With starting quarterback Josh McCown unable to play because of a painful rib injury, Johnny Manziel will start Thursday night’s game against the Cincinnati Bengals, who treated him so rudely as a rookie on the road last year and now get him on their home turf.
In his first NFL start last season, Manziel was chased, sacked, intercepted and taunted by the Bengals in a 30-0 embarrassment.
Now, Manziel’s facing one of the league’s four remaining unbeaten teams on short notice.
McCown was unable to practice Tuesday night because of his ribs — and sore shoulder — and Browns coach Mike Pettine announced the decision to start Manziel on Wednesday before the team left for Cincinnati.
“On the short week we realized that Josh just wasn’t going to be able to get to the point where he could go,” Pettine said. “Johnny has worked hard to prepare himself. He is excited about his opportunity and we are all looking forward to the challenge we face in a good Bengals football team.”
McCown played through severe pain in the second half of Sunday’s 34-20 loss to Arizona. The 36-year-old QB said Tuesday he was having difficulty breathing and sleeping because his ribs were so sore. If he’s not able to play at all, the Browns will have third-string QB Austin Davis active to back up Manziel against the Bengals.
This will be the second start this season for Manziel, who won against Tennessee in Week 2 when McCown was sidelined with a concussion sustained on the season’s opening drive on Sept. 13 against the Jets. Manziel replaced McCown late in the second half the past two weeks.

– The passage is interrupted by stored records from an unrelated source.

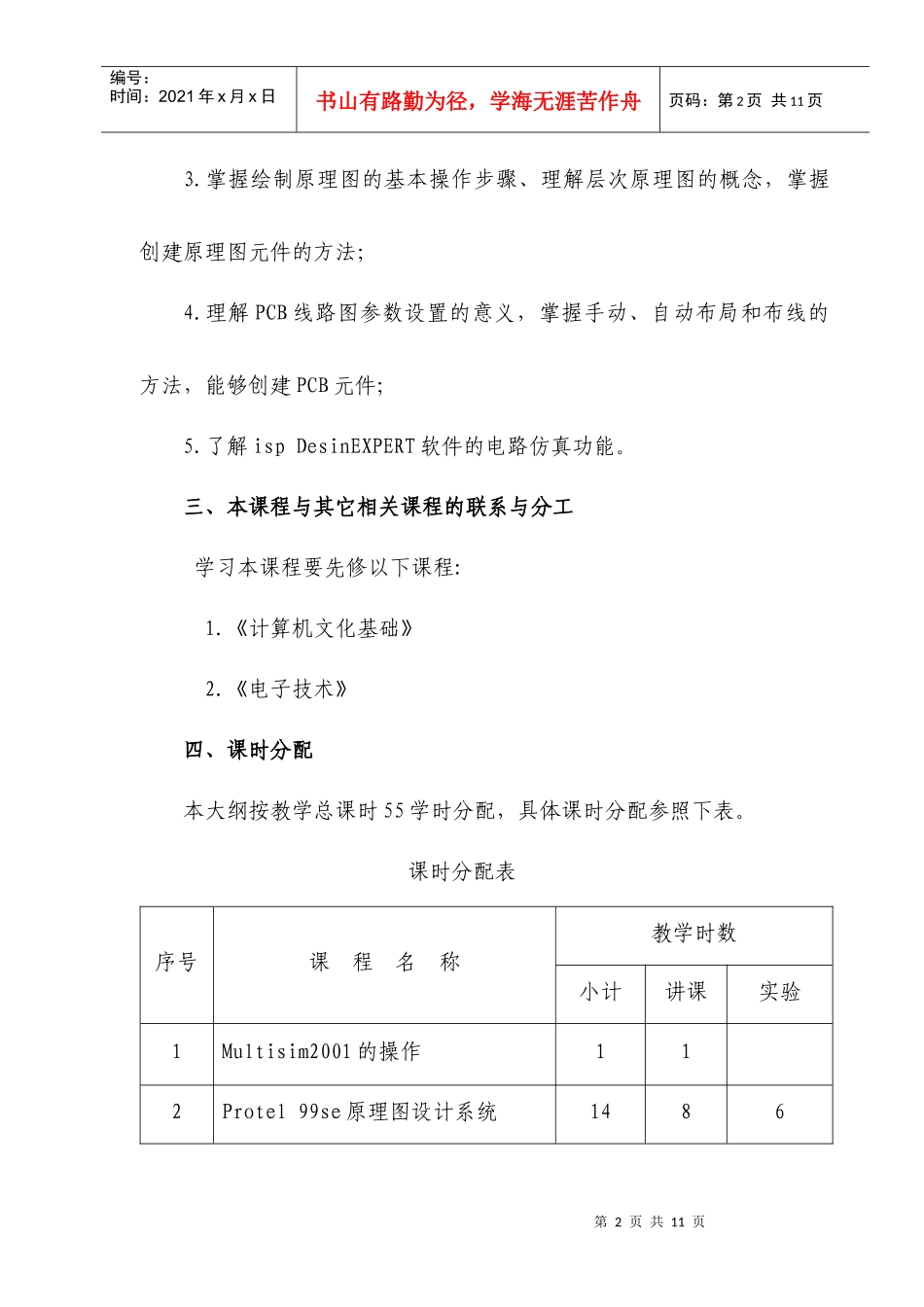 编号：
时间：2021年x月x日

书山有路勤为径，学海无涯苦作舟

页码：第2页 共11页

3.掌握绘制原理图的基本操作步骤、理解层次原理图的概念，掌握创建原理图元件的方法;

4.理解PCB线路图参数设置的意义，掌握手动、自动布局和布线的方法，能够创建PCB元件;

5.了解isp DesinEXPERT软件的电路仿真功能。

三、本课程与其它相关课程的联系与分工

学习本课程要先修以下课程:

1.《计算机文化基础》

2.《电子技术》

四、课时分配

本大纲按教学总课时55学时分配，具体课时分配参照下表。

课时分配表

| 序号 | 课 程 名 称 | 教学时数 | | |
|---|---|---|---|---|
| | | 小计 | 讲课 | 实验 |
| 1 | Multisim2001的操作 | 1 | 1 | |
| 2 | Protel 99se原理图设计系统 | 14 | 8 | 6 |

第 2 页 共 11 页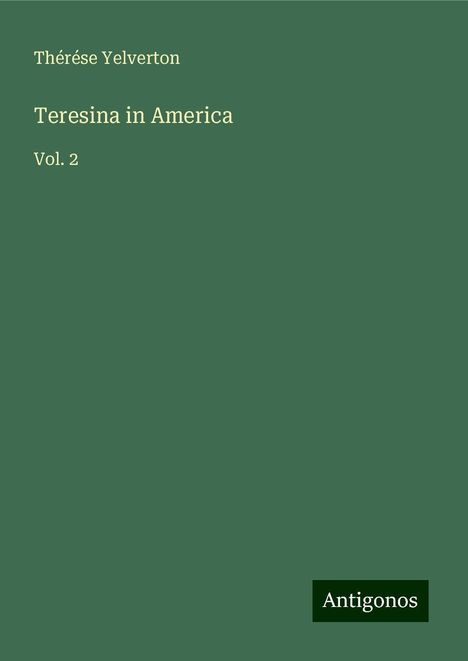 Thérése Yelverton

Teresina in America

Vol. 2

Antigonos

The 2012 Heisman Trophy winner, who is also being investigated by the NFL for a recent domestic dispute, will be able to show a prime-time TV audience his improvement since his rocky rookie season. The Browns have been pleased with Manziel’s dedication and progress following a rough first year, which was followed by a lengthy stay in a rehab facility for an unspecified problem.

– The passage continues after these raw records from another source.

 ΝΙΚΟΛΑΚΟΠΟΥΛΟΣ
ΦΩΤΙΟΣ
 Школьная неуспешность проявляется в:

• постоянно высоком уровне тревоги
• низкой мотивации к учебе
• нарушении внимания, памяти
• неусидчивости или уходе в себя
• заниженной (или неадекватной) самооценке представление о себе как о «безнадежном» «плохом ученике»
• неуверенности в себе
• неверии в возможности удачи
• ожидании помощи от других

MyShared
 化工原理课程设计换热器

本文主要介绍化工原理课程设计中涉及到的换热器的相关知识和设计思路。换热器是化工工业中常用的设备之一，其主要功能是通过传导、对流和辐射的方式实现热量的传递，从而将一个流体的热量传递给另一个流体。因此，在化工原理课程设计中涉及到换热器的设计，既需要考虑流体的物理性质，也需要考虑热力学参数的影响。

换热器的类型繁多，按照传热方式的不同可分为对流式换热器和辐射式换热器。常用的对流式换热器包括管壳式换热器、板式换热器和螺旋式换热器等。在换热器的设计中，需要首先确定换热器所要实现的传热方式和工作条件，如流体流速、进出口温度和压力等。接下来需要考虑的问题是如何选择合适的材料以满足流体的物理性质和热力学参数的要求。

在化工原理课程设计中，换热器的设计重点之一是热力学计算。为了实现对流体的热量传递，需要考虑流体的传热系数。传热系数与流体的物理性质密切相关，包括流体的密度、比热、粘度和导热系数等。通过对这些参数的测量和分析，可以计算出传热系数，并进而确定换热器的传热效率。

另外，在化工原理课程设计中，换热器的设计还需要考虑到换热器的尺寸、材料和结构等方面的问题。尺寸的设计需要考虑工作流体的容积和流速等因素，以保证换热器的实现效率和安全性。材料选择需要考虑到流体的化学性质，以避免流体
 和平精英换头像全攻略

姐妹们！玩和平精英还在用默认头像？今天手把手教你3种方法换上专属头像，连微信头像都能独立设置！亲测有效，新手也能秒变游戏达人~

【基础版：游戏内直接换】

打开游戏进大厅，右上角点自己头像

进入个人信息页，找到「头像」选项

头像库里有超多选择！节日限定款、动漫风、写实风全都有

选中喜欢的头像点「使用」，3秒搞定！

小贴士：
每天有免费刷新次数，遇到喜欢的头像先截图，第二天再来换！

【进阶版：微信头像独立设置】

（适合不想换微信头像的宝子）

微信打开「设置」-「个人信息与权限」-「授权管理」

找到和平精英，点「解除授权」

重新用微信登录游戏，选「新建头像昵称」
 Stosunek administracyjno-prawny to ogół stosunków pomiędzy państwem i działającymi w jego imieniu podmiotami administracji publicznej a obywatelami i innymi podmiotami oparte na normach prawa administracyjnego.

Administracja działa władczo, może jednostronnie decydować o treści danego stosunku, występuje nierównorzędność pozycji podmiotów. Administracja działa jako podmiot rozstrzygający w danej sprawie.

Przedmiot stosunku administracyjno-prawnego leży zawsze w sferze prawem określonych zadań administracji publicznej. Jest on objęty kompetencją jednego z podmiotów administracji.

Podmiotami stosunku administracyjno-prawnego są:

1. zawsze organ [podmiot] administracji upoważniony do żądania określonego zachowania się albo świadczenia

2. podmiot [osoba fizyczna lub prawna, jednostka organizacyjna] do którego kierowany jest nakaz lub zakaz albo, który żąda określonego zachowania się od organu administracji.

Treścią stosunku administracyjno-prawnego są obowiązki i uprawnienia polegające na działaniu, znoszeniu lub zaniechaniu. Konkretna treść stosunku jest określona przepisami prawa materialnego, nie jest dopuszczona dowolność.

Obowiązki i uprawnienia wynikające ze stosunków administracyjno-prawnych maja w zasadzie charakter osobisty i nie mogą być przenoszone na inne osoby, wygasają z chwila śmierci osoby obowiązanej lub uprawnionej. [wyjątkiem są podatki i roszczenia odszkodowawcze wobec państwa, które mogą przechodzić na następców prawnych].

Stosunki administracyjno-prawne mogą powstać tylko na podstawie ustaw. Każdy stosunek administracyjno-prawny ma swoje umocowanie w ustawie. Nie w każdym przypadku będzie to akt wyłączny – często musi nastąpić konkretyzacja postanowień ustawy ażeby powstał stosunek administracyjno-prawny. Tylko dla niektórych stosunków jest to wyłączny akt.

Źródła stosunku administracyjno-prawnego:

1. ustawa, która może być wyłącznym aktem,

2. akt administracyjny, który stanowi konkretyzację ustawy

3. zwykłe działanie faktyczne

Manziel won that lone start this season, completing 8 of 15 passes for 172 yards and two touchdowns in a 28-14 victory over the Titans. Manziel, though, fumbled twice on plays where he was under pressure.
His starting debut against the Bengals in last season’s home finale couldn’t have gone worse. He passed for 80 yards, threw two interceptions and endured some taunts from Bengals defenders, who relished the chance to take down the hyped QB.
Pettine said Manziel has come a long way since that performance.
“He’s a different player,” Pettine said. “I just think we’ve all seen it from going back to the amount of work in the spring to training camp.
“When the rush became live, I think that’s where you saw that he made his biggest improvement with his demeanor in the pocket. That it wasn’t as frenetic, that his feet were calm.
“I just think he has a really good understanding of what we’re doing, understands the plays, what’s designed for what. All the intricate details, he has a much better grasp of and it’s shown when he’s been out there.”
Last week, Manziel was interviewed by a league adviser about his actions in an Oct. 12 argument with his girlfriend, Colleen Crowley, who told police he hit her during their disagreement. If Manziel violated the league’s personal conduct policy he could be fined or suspended.
A league spokesman said in an email to the AP that Manziel’s case “continues to be under review.”
Manziel hasn’t played enough for the Browns to know if can be their long-term solution at quarterback, but general manager Ray Farmer feels the 22-year-old can develop into a quality starter.
Farmer said Manziel’s off-field issue last month hasn’t changed his belief.
“I would tell you from the interactions here in the building and the time I have spent with him and what I have seen of him here recently is definitely positive,” he said. “I understand where the league is and we are going to continue to listen and wait until that comes out. I think that he has matured.”